» **EXERCISE**
Copy verbatim the span of lines beginning at the line that contains "How great is" and ending with the final line of the data. Exclude pictures from the copy.

---- DATA PROVIDED

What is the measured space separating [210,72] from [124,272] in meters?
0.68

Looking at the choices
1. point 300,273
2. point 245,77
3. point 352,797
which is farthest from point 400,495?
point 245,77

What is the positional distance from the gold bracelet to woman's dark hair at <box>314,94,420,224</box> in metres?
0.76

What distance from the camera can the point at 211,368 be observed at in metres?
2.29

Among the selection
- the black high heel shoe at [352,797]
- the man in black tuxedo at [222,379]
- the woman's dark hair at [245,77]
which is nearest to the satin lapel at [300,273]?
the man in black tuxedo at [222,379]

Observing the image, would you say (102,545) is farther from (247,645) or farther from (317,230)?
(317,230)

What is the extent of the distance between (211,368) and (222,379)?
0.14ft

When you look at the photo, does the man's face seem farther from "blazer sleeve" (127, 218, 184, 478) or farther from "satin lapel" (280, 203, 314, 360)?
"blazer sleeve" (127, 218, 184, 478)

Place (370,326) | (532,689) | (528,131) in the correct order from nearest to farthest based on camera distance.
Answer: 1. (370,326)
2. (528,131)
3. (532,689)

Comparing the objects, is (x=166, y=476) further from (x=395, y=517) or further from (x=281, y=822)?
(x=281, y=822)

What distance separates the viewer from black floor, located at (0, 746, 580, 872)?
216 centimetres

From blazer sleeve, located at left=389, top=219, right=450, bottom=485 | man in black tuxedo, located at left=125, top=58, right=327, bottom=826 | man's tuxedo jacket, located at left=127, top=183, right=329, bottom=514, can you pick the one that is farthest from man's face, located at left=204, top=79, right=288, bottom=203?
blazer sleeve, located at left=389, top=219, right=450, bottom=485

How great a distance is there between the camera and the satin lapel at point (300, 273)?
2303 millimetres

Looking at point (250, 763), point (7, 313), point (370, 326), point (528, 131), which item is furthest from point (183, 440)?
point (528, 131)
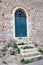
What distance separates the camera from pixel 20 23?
1052cm

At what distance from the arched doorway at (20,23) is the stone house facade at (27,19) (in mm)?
203

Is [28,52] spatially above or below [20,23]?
below

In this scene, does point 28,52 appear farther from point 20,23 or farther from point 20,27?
point 20,23

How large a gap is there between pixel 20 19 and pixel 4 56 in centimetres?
306

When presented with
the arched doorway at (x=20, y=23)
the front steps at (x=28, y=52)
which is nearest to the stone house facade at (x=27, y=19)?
the arched doorway at (x=20, y=23)

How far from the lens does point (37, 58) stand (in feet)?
26.4

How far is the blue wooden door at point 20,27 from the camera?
10.4m

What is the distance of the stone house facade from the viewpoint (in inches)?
393

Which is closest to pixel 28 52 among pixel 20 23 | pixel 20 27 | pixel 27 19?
pixel 20 27

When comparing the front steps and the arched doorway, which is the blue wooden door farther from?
the front steps

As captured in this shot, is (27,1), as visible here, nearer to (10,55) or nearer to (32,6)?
(32,6)

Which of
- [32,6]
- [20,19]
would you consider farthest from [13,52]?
[32,6]

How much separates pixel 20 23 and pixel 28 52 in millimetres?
2460

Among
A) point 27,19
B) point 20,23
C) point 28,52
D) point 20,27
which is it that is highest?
point 27,19
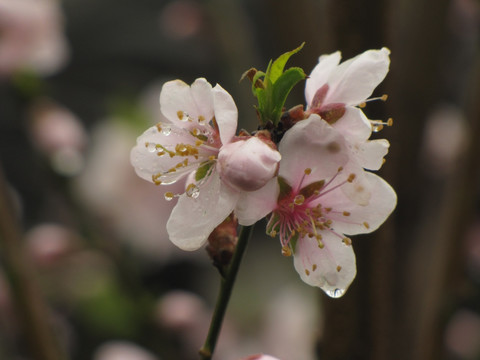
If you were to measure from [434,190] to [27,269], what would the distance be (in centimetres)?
86

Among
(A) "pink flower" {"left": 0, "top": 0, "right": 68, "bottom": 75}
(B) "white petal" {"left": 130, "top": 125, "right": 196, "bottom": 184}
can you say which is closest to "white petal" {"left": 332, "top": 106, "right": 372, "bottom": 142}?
(B) "white petal" {"left": 130, "top": 125, "right": 196, "bottom": 184}

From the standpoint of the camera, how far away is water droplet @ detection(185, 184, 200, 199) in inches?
15.4

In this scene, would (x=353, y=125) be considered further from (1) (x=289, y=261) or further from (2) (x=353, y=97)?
(1) (x=289, y=261)

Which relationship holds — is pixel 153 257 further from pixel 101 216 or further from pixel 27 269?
pixel 27 269

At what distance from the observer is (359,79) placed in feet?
1.26

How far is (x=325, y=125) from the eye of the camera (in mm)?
357

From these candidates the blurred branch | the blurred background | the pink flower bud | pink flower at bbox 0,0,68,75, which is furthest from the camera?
pink flower at bbox 0,0,68,75

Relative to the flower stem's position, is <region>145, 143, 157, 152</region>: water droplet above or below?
above

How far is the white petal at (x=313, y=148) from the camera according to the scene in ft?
1.17

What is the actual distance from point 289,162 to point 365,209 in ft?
0.18

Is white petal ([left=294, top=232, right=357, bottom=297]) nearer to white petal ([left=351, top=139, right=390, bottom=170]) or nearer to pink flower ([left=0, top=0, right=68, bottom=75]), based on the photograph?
white petal ([left=351, top=139, right=390, bottom=170])

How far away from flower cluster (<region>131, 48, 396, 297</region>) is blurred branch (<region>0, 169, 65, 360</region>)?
515mm

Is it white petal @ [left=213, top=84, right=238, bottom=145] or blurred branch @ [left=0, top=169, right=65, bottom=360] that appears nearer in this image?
white petal @ [left=213, top=84, right=238, bottom=145]

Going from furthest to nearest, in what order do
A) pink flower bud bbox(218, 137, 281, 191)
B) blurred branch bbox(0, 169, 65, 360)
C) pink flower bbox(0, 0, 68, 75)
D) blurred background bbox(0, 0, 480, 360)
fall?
pink flower bbox(0, 0, 68, 75), blurred branch bbox(0, 169, 65, 360), blurred background bbox(0, 0, 480, 360), pink flower bud bbox(218, 137, 281, 191)
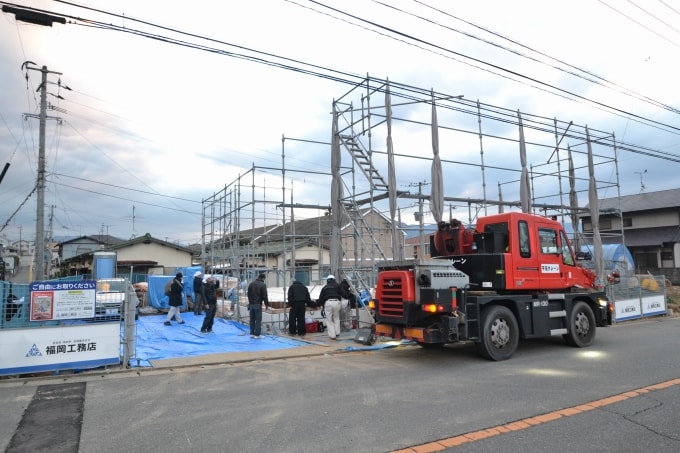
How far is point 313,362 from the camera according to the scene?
8.82 m

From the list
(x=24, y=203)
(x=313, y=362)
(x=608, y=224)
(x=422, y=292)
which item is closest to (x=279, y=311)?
(x=313, y=362)

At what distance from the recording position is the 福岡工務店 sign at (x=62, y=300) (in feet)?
25.0

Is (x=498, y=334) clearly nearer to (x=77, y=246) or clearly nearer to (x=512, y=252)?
(x=512, y=252)

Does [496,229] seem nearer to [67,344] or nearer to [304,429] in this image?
[304,429]

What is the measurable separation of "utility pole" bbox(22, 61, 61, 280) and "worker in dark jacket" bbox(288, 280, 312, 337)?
12.1 metres

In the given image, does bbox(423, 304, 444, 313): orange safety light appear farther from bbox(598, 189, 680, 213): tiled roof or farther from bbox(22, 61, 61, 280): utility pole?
bbox(598, 189, 680, 213): tiled roof

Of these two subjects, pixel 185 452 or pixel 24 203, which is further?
pixel 24 203

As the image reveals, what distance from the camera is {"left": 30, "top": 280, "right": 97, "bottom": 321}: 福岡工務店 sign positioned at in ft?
25.0

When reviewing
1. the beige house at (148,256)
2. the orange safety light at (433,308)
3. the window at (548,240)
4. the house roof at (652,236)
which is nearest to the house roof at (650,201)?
the house roof at (652,236)

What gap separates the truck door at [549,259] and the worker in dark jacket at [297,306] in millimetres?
5878

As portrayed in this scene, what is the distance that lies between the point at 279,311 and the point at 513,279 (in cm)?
755

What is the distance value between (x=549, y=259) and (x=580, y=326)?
6.27ft

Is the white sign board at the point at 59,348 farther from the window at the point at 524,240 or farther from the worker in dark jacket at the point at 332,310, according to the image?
the window at the point at 524,240

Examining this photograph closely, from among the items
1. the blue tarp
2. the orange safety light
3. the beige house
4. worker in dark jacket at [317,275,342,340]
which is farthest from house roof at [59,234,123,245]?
the orange safety light
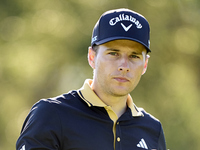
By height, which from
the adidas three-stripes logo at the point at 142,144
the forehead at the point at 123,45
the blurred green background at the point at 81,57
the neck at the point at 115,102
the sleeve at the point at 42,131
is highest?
the blurred green background at the point at 81,57

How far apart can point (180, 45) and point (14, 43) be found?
3.24 meters

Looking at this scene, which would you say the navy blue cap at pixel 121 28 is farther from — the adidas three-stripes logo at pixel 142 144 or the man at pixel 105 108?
the adidas three-stripes logo at pixel 142 144

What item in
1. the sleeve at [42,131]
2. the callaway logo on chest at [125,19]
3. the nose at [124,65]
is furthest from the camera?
the callaway logo on chest at [125,19]

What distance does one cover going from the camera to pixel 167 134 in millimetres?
8195

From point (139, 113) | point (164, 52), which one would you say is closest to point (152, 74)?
point (164, 52)

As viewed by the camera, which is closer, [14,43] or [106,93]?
[106,93]

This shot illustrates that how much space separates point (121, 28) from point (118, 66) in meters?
0.25

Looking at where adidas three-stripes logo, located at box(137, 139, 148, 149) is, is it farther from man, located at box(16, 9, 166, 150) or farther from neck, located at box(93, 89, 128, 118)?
neck, located at box(93, 89, 128, 118)

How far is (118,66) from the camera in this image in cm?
272

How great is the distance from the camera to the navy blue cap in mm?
2770

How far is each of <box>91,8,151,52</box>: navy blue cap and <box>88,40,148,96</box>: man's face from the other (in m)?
0.03

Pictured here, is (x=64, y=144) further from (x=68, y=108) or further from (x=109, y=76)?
(x=109, y=76)

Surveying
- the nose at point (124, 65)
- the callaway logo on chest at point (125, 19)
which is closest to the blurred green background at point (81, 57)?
the callaway logo on chest at point (125, 19)

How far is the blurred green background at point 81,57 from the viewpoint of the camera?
27.7 ft
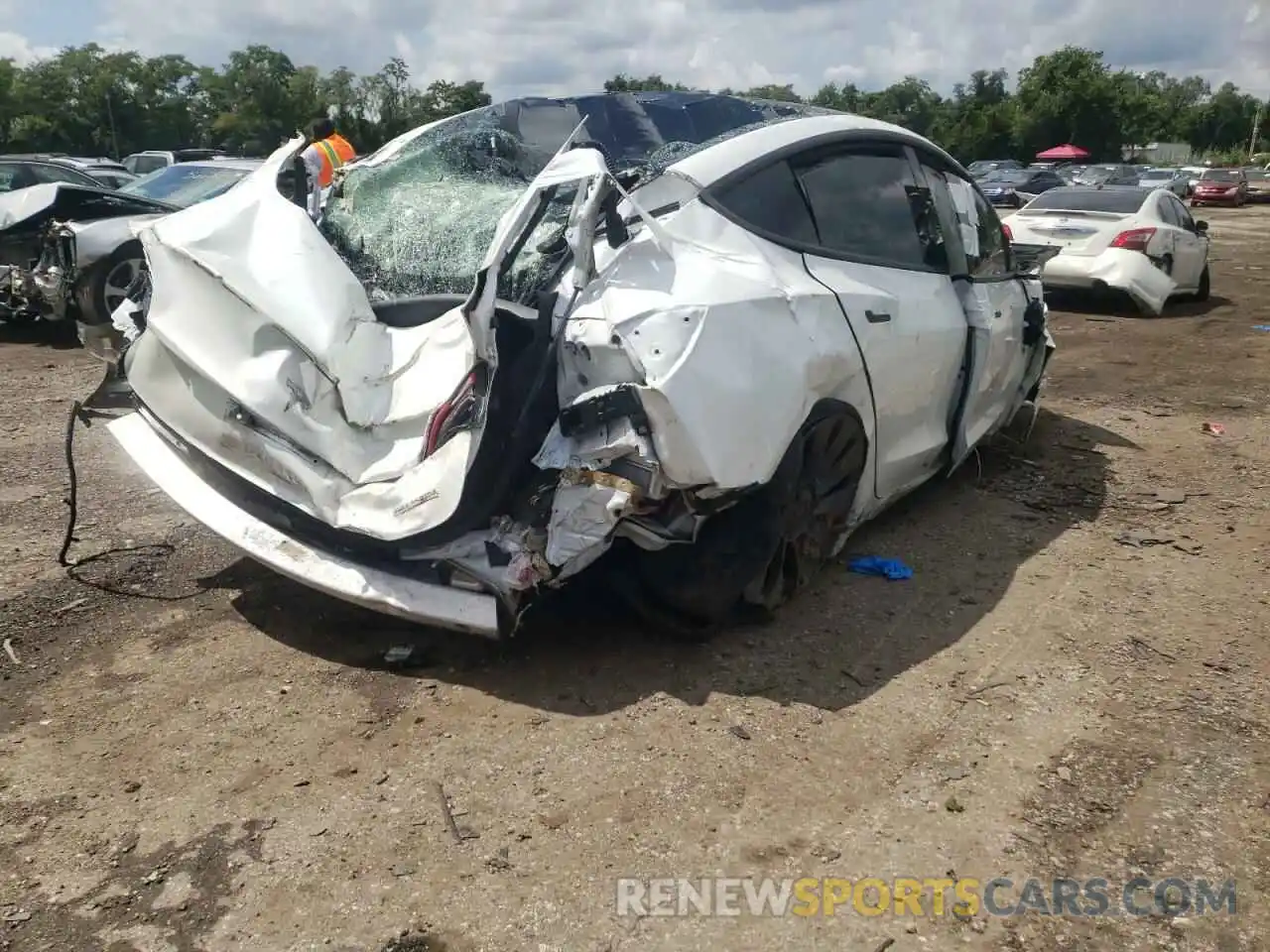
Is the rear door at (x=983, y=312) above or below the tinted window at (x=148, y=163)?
below

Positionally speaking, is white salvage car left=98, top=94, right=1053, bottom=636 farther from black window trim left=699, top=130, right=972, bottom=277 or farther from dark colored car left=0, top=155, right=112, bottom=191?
dark colored car left=0, top=155, right=112, bottom=191

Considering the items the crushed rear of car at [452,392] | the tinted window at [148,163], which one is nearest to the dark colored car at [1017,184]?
the tinted window at [148,163]

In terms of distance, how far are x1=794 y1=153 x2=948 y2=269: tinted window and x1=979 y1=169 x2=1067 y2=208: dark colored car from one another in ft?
84.7

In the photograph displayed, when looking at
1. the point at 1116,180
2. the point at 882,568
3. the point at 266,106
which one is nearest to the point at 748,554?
the point at 882,568

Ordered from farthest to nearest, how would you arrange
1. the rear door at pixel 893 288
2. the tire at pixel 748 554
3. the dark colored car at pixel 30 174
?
the dark colored car at pixel 30 174, the rear door at pixel 893 288, the tire at pixel 748 554

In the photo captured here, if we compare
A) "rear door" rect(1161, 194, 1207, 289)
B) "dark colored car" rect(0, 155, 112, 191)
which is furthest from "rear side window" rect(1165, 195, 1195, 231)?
"dark colored car" rect(0, 155, 112, 191)

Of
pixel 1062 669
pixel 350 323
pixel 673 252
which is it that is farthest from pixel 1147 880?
pixel 350 323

--------

» **THE RESPONSE**
How great is the distance from the camera to the navy blue cap in mm?
2770

How far is each of <box>91,8,151,52</box>: navy blue cap and <box>88,40,148,96</box>: man's face from the other (in m)?
0.03

Pictured here, is (x=64, y=144) further from (x=68, y=108) or further from (x=109, y=76)?
(x=109, y=76)

Surveying
- the nose at point (124, 65)
- the callaway logo on chest at point (125, 19)
which is closest to the blurred green background at point (81, 57)?
the callaway logo on chest at point (125, 19)

How far is the blurred green background at point 81,57 from the viewpoint of the camera?
27.7 ft
Is the rear door at (x=983, y=312) above or below the tinted window at (x=148, y=163)?
below

Positionally speaking, is white salvage car left=98, top=94, right=1053, bottom=636 farther from black window trim left=699, top=130, right=972, bottom=277 or farther from dark colored car left=0, top=155, right=112, bottom=191?
dark colored car left=0, top=155, right=112, bottom=191

Considering the items the crushed rear of car at [452,392] | the tinted window at [148,163], which one is nearest to the dark colored car at [1017,184]?
the tinted window at [148,163]

In terms of distance, how far are x1=794 y1=153 x2=948 y2=269: tinted window and x1=979 y1=169 x2=1067 y2=208: dark colored car from one another in ft?
84.7

In the photograph displayed, when looking at
1. the point at 1116,180
2. the point at 882,568
3. the point at 266,106
which one is nearest to the point at 748,554?
the point at 882,568

Ordered from farthest to nearest, how would you arrange
1. the rear door at pixel 893 288
2. the tire at pixel 748 554
3. the dark colored car at pixel 30 174
?
the dark colored car at pixel 30 174, the rear door at pixel 893 288, the tire at pixel 748 554

In the photo captured here, if we compare
A) "rear door" rect(1161, 194, 1207, 289)
B) "dark colored car" rect(0, 155, 112, 191)
which is furthest from "rear side window" rect(1165, 195, 1195, 231)?
"dark colored car" rect(0, 155, 112, 191)

Of
pixel 1062 669
pixel 350 323
pixel 673 252
which is it that is farthest from pixel 1147 880?
pixel 350 323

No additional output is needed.